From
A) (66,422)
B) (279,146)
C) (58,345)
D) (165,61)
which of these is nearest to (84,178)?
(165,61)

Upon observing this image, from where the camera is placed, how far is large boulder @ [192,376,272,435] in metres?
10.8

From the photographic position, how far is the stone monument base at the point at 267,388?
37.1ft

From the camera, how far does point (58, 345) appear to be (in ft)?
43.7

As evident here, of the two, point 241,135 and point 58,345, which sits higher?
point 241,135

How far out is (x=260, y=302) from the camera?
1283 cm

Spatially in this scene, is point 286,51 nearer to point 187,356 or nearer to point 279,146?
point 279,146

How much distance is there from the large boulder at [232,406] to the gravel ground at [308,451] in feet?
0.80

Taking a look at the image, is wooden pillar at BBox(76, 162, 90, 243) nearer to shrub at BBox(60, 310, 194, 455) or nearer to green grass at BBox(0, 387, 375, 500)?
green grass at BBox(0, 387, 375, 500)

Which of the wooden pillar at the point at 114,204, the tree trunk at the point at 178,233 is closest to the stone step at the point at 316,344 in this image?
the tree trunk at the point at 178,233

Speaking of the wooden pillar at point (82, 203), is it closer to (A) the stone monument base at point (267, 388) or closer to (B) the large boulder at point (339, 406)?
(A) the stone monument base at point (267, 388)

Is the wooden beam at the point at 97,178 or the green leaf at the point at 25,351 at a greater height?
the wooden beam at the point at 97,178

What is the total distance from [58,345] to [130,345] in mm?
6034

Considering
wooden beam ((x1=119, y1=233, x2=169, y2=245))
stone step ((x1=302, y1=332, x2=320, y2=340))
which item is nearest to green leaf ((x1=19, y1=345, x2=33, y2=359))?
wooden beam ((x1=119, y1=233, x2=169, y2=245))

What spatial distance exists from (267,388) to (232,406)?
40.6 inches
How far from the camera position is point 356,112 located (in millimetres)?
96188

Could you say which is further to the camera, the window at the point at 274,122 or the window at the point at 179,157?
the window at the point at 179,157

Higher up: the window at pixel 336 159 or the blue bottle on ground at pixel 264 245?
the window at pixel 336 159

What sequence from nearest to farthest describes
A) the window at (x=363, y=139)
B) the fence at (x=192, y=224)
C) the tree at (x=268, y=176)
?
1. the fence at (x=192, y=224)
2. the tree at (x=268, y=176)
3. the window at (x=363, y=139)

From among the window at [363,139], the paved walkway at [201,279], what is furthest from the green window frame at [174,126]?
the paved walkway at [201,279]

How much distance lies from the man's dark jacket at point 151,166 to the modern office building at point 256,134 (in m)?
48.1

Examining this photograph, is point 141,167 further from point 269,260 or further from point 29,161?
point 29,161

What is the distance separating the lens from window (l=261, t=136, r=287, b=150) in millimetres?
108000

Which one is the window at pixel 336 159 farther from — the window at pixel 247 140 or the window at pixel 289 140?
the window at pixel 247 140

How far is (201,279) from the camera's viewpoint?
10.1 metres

● ● ● ●

■ **Short problem**: Copy the listing above, starting at the line containing "What is the distance" and ending at the end of the listing, with "the lens" changed to "the camera" and nothing else altered.

■ **Answer to the exercise**:
What is the distance separating the camera from window (l=261, t=136, r=287, b=150) in millimetres?
108000

Which one is the window at pixel 336 159 farther from — the window at pixel 247 140 or the window at pixel 289 140?
the window at pixel 247 140

How far is (201,279) from the camera's viewpoint?
10.1 metres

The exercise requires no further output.